_What is needed_
Reproduce the court opinion word for word, everything from "CourtWisconsin Supreme Court" down to "she had signed.".

_Page text_

________________

Local No. 261, Intern. Union United Auto., Aircraft and Agr. Implement Workers of America, C.I.O. v. Schulze

Decision Date08 April 1958
Citation89 N.W.2d 191,3 Wis.2d 479
Parties, 42 L.R.R.M. (BNA) 2177, 34 Lab.Cas. P 71,435 LOCAL NO. 261, INTERNATIONAL UNION UNITED AUTO., AIRCRAFT AND AGRICULTURAL IMPLEMENT WORKERS OF AMERICA, C. I. O., Appellant, v. Cecilia SCHULZE, Respondent.
CourtWisconsin Supreme Court

Charne & Kops, Milwaukee, for appellant.

Rheingans, Ketterer & Heidtman, Milwaukee, for respondent.

CURRIE, Justice.

Unless the 'escape' clause in the maintenance of membership provisions of the collective bargaining contract superseded Article 6, Section 16, of the constitution of the international union, the plaintiff union is entitled to prevail in this action. This is because the defendant, upon becoming a member of the plaintiff union, became bound by all legal provisions of the international union's constitution by reason of the membership application blank which she had signed.

________________

_Collected data_
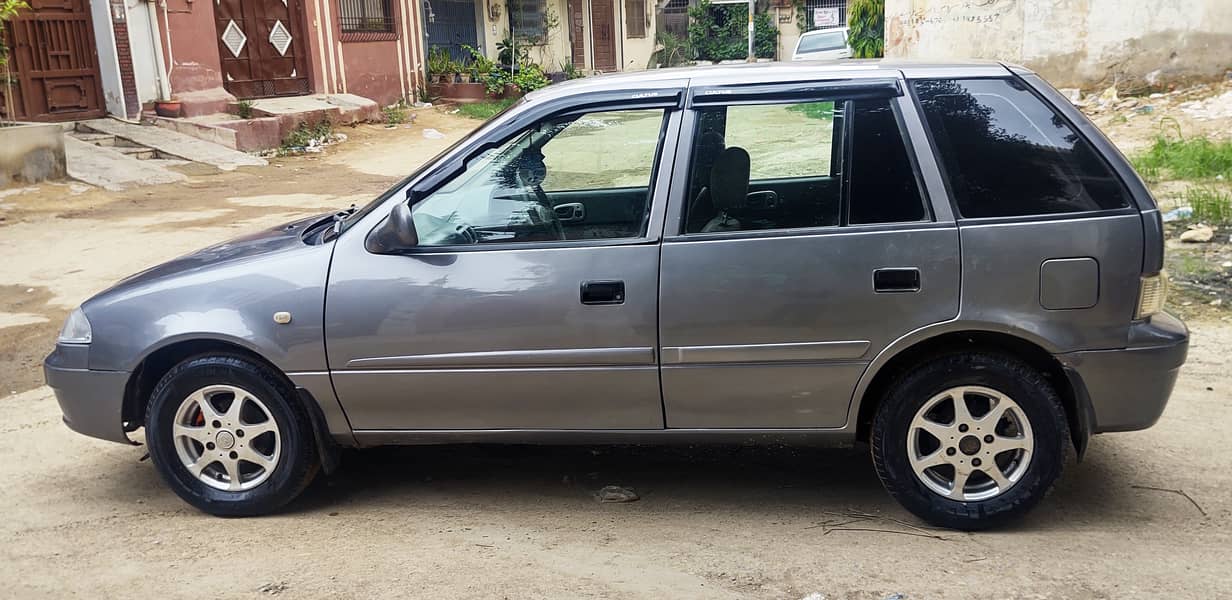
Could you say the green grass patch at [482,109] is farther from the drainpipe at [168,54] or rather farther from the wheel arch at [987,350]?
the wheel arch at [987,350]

________________

_Reply to the exercise_
CourtWisconsin Supreme Court

Charne & Kops, Milwaukee, for appellant.

Rheingans, Ketterer & Heidtman, Milwaukee, for respondent.

CURRIE, Justice.

Unless the 'escape' clause in the maintenance of membership provisions of the collective bargaining contract superseded Article 6, Section 16, of the constitution of the international union, the plaintiff union is entitled to prevail in this action. This is because the defendant, upon becoming a member of the plaintiff union, became bound by all legal provisions of the international union's constitution by reason of the membership application blank which she had signed.